• Task requirements: Print exactly the lines from the line with "As represented in" to the last line of the data, please, both included.

• Supplied data:
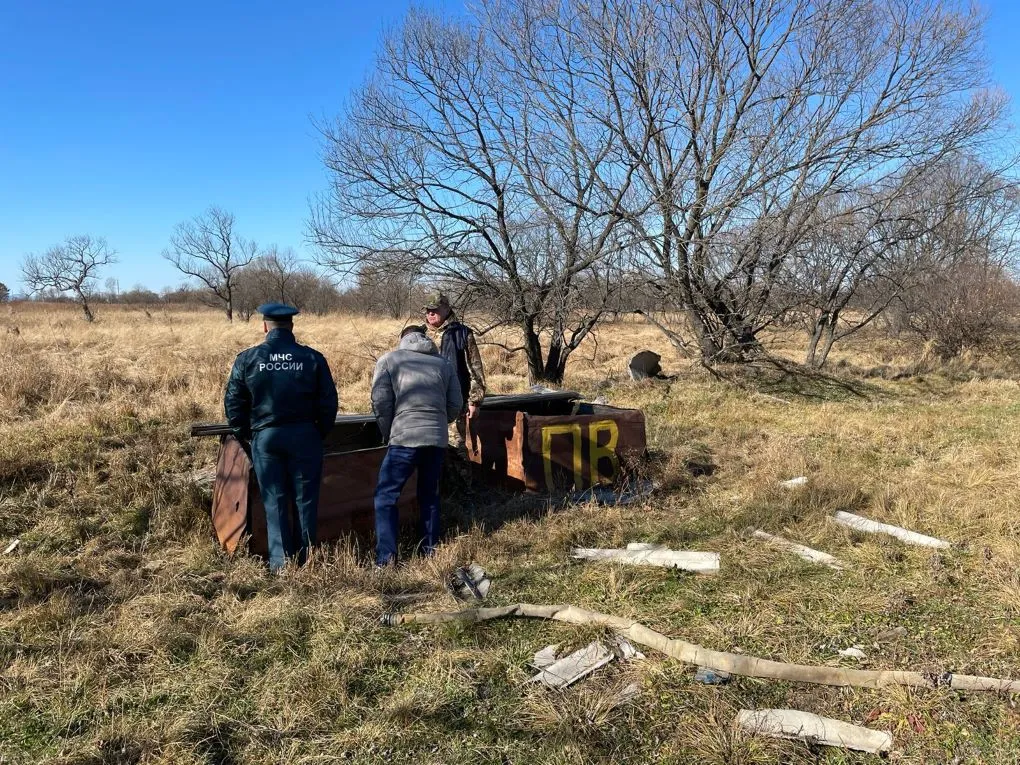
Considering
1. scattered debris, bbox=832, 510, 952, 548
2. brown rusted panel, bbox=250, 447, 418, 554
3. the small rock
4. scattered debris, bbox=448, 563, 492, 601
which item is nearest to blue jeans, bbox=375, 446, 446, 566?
brown rusted panel, bbox=250, 447, 418, 554

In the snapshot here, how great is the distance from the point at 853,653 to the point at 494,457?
135 inches

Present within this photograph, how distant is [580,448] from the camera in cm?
584

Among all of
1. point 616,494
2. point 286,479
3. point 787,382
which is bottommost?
point 616,494

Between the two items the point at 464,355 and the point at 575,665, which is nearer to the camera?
the point at 575,665

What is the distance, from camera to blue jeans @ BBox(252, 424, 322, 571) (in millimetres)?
4059

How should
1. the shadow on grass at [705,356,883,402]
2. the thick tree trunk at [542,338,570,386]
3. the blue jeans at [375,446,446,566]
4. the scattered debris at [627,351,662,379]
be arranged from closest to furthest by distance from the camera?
the blue jeans at [375,446,446,566]
the shadow on grass at [705,356,883,402]
the scattered debris at [627,351,662,379]
the thick tree trunk at [542,338,570,386]

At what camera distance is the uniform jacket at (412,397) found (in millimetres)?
4344

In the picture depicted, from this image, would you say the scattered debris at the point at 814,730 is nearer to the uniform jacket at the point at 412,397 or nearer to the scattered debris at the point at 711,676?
the scattered debris at the point at 711,676

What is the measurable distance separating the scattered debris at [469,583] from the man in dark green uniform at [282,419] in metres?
0.96

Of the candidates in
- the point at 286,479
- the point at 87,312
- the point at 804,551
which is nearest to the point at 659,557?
the point at 804,551

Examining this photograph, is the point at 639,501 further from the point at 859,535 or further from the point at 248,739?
the point at 248,739

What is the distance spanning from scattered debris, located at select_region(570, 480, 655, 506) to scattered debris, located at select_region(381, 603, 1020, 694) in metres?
1.98

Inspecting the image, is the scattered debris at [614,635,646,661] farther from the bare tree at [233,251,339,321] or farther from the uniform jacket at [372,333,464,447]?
the bare tree at [233,251,339,321]

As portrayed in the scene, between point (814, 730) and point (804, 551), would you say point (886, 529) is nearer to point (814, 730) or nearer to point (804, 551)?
point (804, 551)
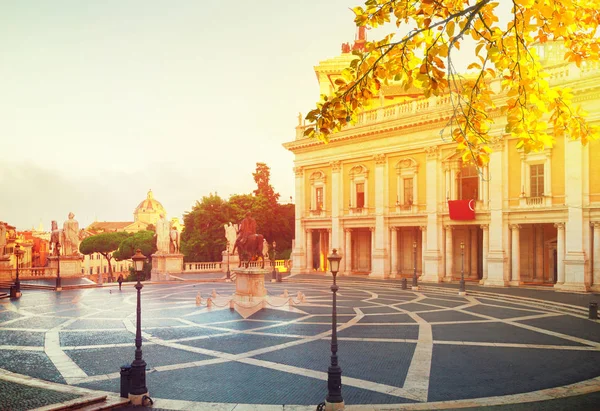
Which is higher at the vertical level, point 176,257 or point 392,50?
point 392,50

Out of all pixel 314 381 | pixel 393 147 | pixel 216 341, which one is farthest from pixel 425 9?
pixel 393 147

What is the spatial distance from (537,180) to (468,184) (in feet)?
17.6

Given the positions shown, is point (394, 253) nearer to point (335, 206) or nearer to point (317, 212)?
point (335, 206)

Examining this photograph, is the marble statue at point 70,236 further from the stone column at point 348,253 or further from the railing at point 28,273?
the stone column at point 348,253

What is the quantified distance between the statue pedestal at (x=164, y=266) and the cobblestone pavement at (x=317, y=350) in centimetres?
1472

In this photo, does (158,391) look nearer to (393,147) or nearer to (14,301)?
(14,301)

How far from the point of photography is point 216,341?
15.2 meters

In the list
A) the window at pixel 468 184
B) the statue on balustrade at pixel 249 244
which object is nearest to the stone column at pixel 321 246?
the window at pixel 468 184

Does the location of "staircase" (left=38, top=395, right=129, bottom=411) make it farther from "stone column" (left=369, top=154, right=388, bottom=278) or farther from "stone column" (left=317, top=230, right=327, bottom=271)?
"stone column" (left=317, top=230, right=327, bottom=271)

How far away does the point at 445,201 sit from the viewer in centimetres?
3544

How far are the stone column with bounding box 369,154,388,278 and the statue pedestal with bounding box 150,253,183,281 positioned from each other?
1758cm

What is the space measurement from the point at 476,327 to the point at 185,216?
152 ft

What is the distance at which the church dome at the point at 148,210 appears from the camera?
5778 inches

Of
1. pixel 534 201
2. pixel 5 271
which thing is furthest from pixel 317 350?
pixel 5 271
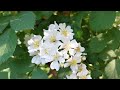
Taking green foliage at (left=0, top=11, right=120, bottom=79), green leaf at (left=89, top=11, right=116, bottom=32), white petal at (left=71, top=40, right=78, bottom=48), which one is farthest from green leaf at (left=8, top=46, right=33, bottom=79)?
green leaf at (left=89, top=11, right=116, bottom=32)

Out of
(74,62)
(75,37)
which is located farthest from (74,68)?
(75,37)

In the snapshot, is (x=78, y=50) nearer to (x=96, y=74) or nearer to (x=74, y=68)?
(x=74, y=68)

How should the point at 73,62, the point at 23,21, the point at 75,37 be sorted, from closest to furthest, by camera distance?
the point at 23,21, the point at 73,62, the point at 75,37

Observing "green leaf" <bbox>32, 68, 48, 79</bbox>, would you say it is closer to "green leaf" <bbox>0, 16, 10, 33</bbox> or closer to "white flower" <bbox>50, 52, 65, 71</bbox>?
"white flower" <bbox>50, 52, 65, 71</bbox>

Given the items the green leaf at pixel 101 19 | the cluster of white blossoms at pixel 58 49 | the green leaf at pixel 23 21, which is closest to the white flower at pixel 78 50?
the cluster of white blossoms at pixel 58 49

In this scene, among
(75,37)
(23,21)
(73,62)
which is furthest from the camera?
(75,37)
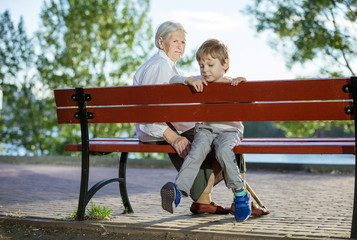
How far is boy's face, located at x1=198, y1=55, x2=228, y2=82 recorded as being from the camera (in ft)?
15.1

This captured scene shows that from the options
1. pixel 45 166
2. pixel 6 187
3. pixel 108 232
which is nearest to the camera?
pixel 108 232

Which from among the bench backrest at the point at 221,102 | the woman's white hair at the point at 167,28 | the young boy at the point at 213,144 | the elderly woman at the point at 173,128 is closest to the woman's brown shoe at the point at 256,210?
the elderly woman at the point at 173,128

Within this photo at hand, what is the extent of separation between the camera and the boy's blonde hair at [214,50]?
4.58 meters

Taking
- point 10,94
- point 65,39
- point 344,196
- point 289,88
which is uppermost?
point 65,39

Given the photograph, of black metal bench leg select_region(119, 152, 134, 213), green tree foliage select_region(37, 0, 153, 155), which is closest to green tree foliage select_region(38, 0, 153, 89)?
green tree foliage select_region(37, 0, 153, 155)

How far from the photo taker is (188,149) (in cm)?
459

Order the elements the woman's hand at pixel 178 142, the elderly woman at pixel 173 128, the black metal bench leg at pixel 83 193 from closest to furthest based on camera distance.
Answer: the woman's hand at pixel 178 142 → the elderly woman at pixel 173 128 → the black metal bench leg at pixel 83 193

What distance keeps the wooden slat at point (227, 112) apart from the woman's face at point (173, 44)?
0.70 meters

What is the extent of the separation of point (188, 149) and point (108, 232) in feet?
2.93

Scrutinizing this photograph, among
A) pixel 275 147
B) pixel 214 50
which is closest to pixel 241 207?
pixel 275 147

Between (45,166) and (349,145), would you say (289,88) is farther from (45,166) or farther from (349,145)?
(45,166)

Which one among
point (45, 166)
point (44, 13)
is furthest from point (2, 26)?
point (45, 166)

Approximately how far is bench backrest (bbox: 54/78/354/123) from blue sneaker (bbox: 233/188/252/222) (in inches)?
22.1

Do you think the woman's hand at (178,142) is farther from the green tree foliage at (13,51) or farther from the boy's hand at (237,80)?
the green tree foliage at (13,51)
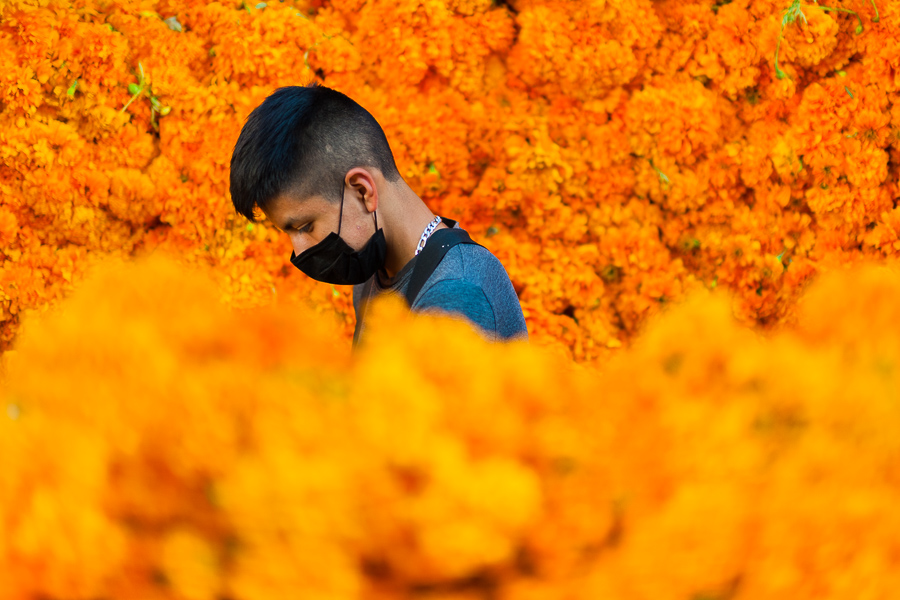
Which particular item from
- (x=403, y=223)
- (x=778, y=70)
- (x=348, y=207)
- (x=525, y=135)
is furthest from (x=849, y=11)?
(x=348, y=207)

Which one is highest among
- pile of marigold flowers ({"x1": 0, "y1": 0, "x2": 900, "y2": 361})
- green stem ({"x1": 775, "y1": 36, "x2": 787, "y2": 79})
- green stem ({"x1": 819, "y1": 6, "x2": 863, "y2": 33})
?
green stem ({"x1": 819, "y1": 6, "x2": 863, "y2": 33})

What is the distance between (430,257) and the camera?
166 cm

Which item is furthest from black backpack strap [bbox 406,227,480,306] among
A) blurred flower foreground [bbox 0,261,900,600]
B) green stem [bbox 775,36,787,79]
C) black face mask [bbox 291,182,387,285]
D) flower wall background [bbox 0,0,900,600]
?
green stem [bbox 775,36,787,79]

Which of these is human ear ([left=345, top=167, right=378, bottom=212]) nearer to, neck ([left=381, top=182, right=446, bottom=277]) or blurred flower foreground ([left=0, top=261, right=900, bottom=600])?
neck ([left=381, top=182, right=446, bottom=277])

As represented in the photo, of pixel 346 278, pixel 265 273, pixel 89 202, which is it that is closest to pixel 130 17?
pixel 89 202

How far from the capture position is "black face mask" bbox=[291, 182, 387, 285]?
1.72 m

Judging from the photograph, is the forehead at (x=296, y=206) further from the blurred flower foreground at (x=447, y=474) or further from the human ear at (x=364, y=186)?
the blurred flower foreground at (x=447, y=474)

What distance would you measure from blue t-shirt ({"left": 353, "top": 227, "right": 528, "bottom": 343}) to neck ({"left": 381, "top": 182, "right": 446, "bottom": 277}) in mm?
53

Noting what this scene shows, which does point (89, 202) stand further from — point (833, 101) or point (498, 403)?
point (833, 101)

• Correct response:
As represented in the photo, of pixel 346 278, pixel 265 273, pixel 89 202, which is it that is closest to pixel 130 17?
pixel 89 202

How far from the capture position is "black face mask" bbox=[291, 182, 387, 285]?
1.72 m

Judging from the photograph, is the forehead at (x=296, y=206) further from the blurred flower foreground at (x=447, y=474) or further from the human ear at (x=364, y=186)?
the blurred flower foreground at (x=447, y=474)

What distance would you measure from blue t-shirt ({"left": 353, "top": 227, "right": 528, "bottom": 343}) to neck ({"left": 381, "top": 182, "right": 446, "bottom": 277}) in mm?
53

Noting what this scene shows, which does point (89, 202) stand further from — point (833, 101) or point (498, 403)?
point (833, 101)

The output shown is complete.